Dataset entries

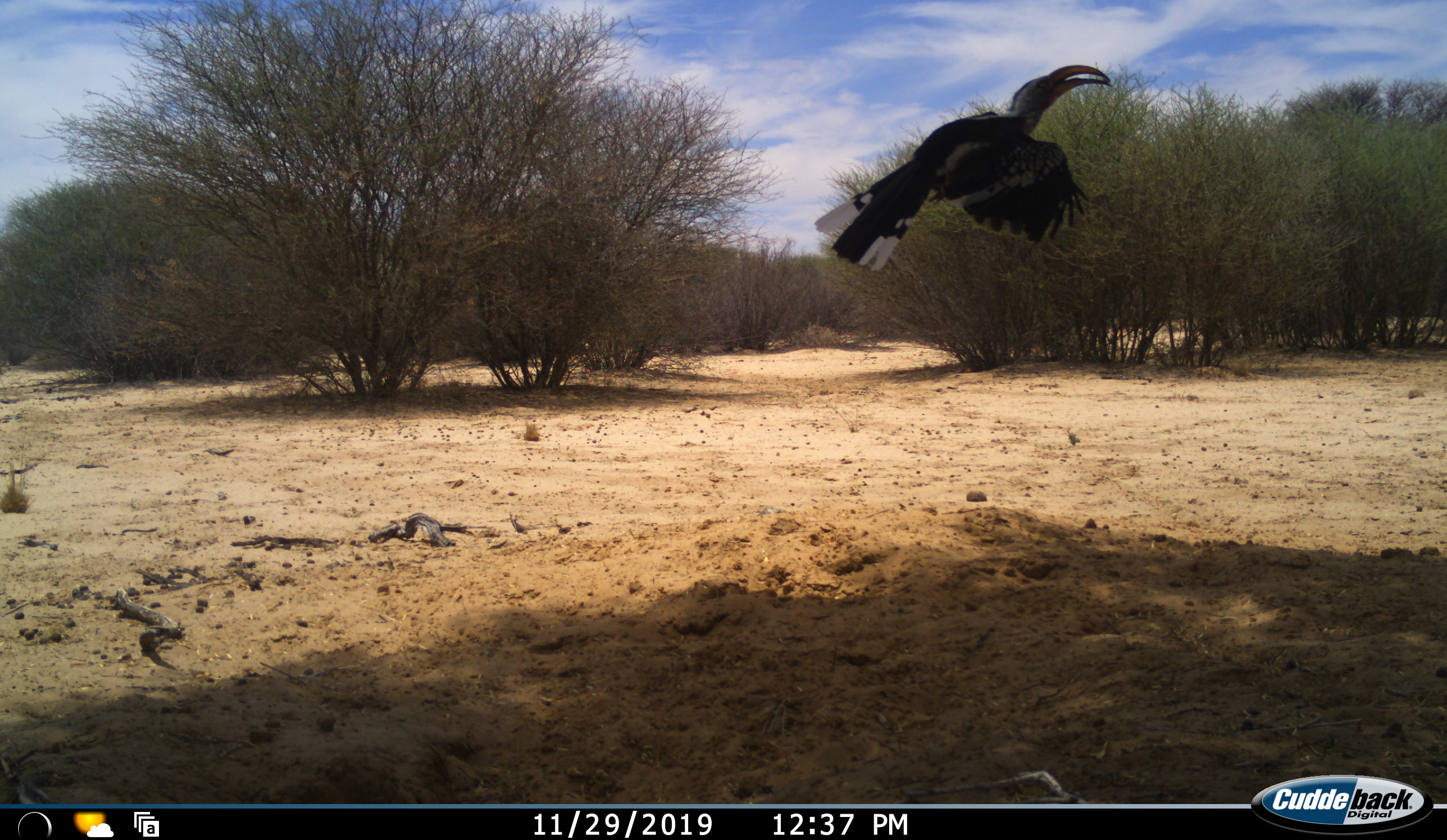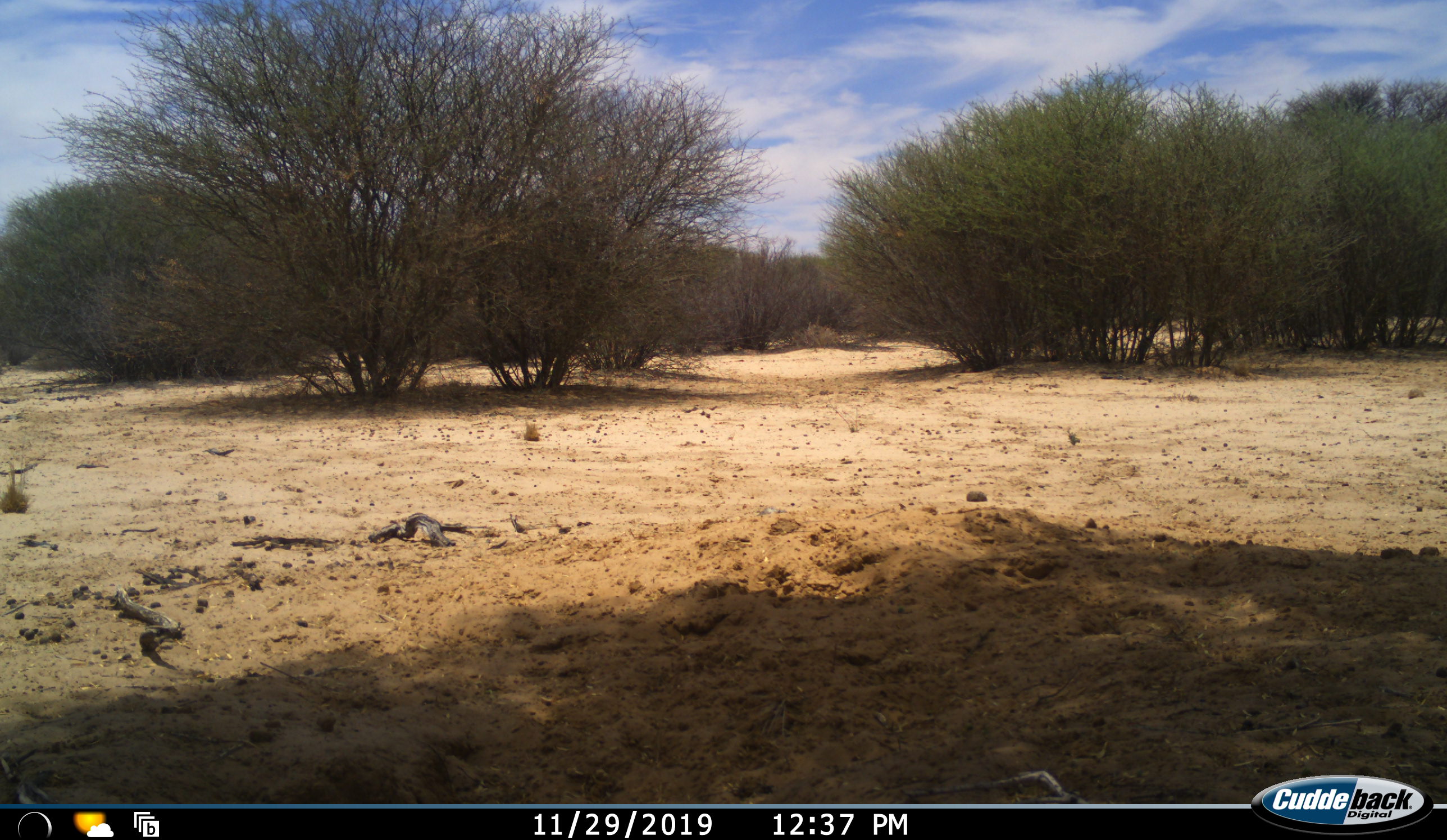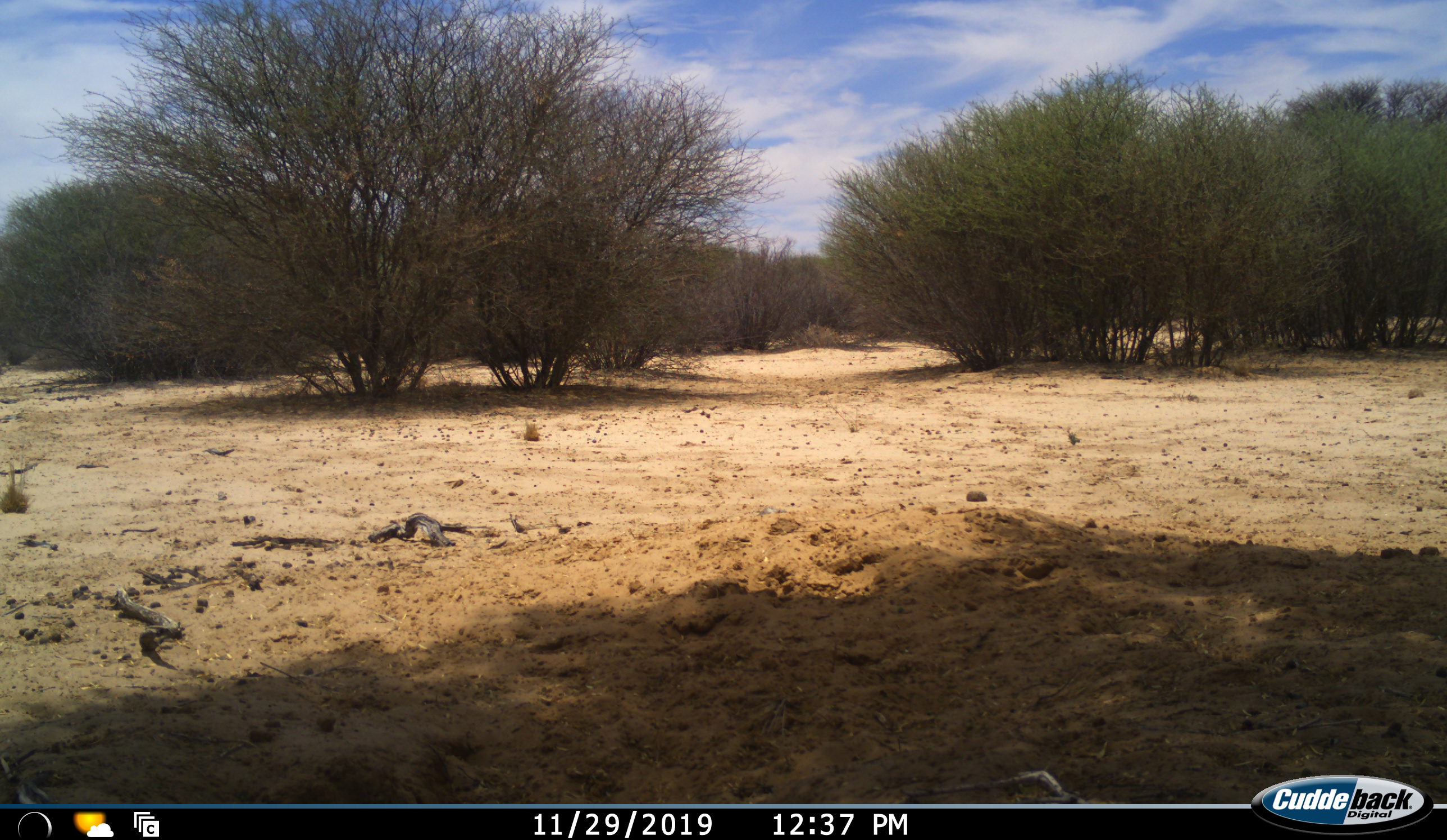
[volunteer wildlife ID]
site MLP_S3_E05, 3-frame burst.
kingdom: Animalia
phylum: Chordata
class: Aves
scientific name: Aves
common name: bird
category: birdother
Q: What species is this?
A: Birdother (bird) (Aves).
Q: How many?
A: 1.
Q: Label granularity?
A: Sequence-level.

### [TASK REQUIREMENTS]
The answer should be the records above, unchanged, with the pictures omitted.

### [FINISHED EXERCISE]
[volunteer wildlife ID]
site MLP_S3_E05, 3-frame burst.
kingdom: Animalia
phylum: Chordata
class: Aves
scientific name: Aves
common name: bird
category: birdother
Q: What species is this?
A: Birdother (bird) (Aves).
Q: How many?
A: 1.
Q: Label granularity?
A: Sequence-level.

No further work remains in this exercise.